KH: I'm still figuring out who I

am in life. I'm in love with

discovering new things about me

and working hard to perfect my

craft. I'm just a young woman

with a lot of ambition.

CM: When and how did you

know you could sing?

KH: Since about the age of three

years old I've been singing. I

figured out that it was my gift at

eleven just singing around the

house and with my daddy.

CM: Tell us about the

experience and the process of

being discovered by DJ. Raj

Smoove.

KH: I was about thirteen

attending a teen center for

non-violence camp and there was

a celebrity look alike dance.

Whoever won the contest won

money. I went as Beyonce

Knowles, won the contest and

decided to sing instead of giving

a speech. Raj loved my voice

and saw potential.
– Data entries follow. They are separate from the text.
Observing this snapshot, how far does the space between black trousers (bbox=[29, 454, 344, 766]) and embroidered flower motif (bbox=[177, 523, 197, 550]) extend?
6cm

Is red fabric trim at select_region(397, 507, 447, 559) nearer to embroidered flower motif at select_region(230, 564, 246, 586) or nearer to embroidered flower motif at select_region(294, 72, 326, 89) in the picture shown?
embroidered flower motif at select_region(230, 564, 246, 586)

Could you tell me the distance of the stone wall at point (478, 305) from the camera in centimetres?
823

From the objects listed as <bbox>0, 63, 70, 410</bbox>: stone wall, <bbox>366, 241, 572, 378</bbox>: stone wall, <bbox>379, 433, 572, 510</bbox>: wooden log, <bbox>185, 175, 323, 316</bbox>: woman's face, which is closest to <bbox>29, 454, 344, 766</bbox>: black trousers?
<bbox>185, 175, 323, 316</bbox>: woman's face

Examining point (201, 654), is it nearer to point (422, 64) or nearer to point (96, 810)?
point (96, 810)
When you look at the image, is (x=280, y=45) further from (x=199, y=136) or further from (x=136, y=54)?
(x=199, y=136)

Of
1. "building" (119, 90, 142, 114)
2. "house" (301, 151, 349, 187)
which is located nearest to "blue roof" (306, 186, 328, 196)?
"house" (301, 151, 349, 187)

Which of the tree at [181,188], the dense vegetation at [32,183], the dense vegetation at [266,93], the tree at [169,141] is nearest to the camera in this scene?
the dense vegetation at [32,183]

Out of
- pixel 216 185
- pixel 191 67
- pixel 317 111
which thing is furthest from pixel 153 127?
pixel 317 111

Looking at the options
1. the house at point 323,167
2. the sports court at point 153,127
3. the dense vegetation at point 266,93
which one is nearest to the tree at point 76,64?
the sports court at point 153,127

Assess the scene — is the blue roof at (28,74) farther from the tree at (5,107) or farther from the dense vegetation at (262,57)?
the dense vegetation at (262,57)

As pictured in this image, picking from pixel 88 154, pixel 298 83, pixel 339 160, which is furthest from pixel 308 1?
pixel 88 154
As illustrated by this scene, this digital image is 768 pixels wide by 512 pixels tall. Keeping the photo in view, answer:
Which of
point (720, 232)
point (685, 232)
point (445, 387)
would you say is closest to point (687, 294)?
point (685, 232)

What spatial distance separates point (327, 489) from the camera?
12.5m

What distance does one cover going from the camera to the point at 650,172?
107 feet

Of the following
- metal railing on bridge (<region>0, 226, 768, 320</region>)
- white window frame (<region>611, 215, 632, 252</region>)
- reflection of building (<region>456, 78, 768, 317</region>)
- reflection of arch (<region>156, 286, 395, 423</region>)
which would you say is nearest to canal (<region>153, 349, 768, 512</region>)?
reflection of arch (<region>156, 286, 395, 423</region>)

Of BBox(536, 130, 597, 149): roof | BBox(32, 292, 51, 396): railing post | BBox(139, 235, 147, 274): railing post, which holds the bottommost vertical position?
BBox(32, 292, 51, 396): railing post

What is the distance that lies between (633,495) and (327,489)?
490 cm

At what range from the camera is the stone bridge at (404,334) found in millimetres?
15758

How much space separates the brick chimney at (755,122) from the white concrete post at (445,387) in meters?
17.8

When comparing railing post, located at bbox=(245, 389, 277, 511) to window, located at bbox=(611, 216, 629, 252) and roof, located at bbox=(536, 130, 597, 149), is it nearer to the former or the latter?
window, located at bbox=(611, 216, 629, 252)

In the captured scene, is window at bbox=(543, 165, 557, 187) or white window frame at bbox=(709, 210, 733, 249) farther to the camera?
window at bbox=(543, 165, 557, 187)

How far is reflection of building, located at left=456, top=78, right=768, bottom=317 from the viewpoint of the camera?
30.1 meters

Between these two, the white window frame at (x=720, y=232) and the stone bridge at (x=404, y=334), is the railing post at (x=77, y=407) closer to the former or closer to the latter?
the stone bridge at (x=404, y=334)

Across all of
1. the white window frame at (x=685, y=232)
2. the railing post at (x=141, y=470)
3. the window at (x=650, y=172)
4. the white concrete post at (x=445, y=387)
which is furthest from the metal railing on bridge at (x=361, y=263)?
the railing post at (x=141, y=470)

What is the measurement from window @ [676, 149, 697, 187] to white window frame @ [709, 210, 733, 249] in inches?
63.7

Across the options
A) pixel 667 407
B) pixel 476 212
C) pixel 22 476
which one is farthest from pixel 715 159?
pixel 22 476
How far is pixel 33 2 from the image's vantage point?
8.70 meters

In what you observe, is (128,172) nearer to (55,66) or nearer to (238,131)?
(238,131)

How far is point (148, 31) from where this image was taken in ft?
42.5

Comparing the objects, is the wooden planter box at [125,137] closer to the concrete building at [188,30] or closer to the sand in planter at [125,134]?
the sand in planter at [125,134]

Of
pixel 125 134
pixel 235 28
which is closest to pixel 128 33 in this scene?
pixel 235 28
He got my

mom’s number, ignored me for a

few months, but fate brought us right back together.

That's when spell it out was born. It's been magic ever

since.

CM: How did the release of your first single “Spell It

Out” change your music career?

KH: Spell it out definitely helped me understand the

music industry a little better just because it was my first

single on the radio. It was the beginning of me having

confidence and being excited to work harder.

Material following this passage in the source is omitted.